### Prompt
Take the data below and repeat it exactly.

### Excerpted data
=-=-=
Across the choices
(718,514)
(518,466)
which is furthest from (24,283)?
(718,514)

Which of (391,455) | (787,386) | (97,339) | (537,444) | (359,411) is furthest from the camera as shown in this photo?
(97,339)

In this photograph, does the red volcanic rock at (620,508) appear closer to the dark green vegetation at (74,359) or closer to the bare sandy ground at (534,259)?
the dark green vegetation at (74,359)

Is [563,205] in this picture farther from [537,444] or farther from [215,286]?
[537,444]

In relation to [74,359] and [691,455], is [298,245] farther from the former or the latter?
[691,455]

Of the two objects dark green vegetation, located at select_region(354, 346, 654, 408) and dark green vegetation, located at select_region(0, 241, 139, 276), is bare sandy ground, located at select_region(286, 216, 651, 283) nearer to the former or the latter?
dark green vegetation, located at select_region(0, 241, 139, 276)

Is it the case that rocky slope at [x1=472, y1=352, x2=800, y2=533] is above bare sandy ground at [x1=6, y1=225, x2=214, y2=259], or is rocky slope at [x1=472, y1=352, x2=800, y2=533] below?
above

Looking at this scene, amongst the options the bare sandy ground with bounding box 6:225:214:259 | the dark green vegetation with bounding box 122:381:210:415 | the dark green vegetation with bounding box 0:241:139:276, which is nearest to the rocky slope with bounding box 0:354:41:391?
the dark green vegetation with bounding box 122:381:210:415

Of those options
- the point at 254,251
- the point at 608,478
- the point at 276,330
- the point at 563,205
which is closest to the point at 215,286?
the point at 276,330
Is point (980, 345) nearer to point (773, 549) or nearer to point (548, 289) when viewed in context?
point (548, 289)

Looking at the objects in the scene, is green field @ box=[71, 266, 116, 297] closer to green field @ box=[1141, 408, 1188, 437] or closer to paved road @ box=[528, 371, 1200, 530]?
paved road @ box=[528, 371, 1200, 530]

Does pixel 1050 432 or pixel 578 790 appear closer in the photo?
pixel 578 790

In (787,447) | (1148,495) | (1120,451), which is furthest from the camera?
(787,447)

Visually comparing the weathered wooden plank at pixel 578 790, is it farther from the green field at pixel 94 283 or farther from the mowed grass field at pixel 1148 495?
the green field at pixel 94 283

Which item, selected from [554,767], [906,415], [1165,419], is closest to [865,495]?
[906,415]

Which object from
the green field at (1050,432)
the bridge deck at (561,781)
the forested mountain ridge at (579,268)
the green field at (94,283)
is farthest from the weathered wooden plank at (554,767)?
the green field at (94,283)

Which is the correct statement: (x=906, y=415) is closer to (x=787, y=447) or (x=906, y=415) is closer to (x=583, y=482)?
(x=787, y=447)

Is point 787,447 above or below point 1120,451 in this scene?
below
=-=-=
### Exercise output
Across the choices
(718,514)
(518,466)
which is furthest from (24,283)?
(718,514)

Which of (391,455) | (787,386) | (97,339) | (537,444) | (359,411) is furthest from the camera as shown in this photo?
(97,339)

In this photograph, does the red volcanic rock at (620,508) appear closer to the dark green vegetation at (74,359) or closer to the bare sandy ground at (534,259)?
the dark green vegetation at (74,359)

Is [563,205] in this picture farther from [537,444] or farther from [215,286]?
[537,444]

In relation to [74,359] and [691,455], is [298,245] farther from the former or the latter?
[691,455]

Of the two objects dark green vegetation, located at select_region(354, 346, 654, 408) and dark green vegetation, located at select_region(0, 241, 139, 276), is bare sandy ground, located at select_region(286, 216, 651, 283) nearer to the former or the latter?
dark green vegetation, located at select_region(0, 241, 139, 276)

Is it the case that rocky slope at [x1=472, y1=352, x2=800, y2=533] is above bare sandy ground at [x1=6, y1=225, x2=214, y2=259], or is rocky slope at [x1=472, y1=352, x2=800, y2=533] below?
above

Looking at this scene, amongst the options the bare sandy ground with bounding box 6:225:214:259 | the dark green vegetation with bounding box 122:381:210:415 | the dark green vegetation with bounding box 0:241:139:276, which is nearest to the rocky slope with bounding box 0:354:41:391?
the dark green vegetation with bounding box 122:381:210:415

Of those options
- the point at 254,251
- the point at 608,478
- the point at 276,330
- the point at 563,205
which is closest to the point at 215,286?
the point at 276,330
Is point (980, 345) nearer to point (773, 549) or nearer to point (548, 289) when viewed in context?
point (548, 289)

Looking at the objects in the scene, is green field @ box=[71, 266, 116, 297] closer to green field @ box=[1141, 408, 1188, 437] or closer to paved road @ box=[528, 371, 1200, 530]?
paved road @ box=[528, 371, 1200, 530]

Does pixel 1050 432 or pixel 578 790 appear closer in the photo?
pixel 578 790

In (787,447) | (1148,495) | (1120,451), which is furthest from the camera?
(787,447)

Visually comparing the weathered wooden plank at pixel 578 790, is it farther from the green field at pixel 94 283 or farther from the mowed grass field at pixel 1148 495?
the green field at pixel 94 283

Which item, selected from [554,767], [906,415], [1165,419], is closest to [865,495]?
[906,415]

Which object from
the green field at (1050,432)
the bridge deck at (561,781)
the forested mountain ridge at (579,268)
the green field at (94,283)
is farthest from the weathered wooden plank at (554,767)?
the green field at (94,283)

Which is the correct statement: (x=906, y=415) is closer to (x=787, y=447) or (x=906, y=415) is closer to (x=583, y=482)?
(x=787, y=447)

Is point 787,447 above or below point 1120,451 in this scene?
below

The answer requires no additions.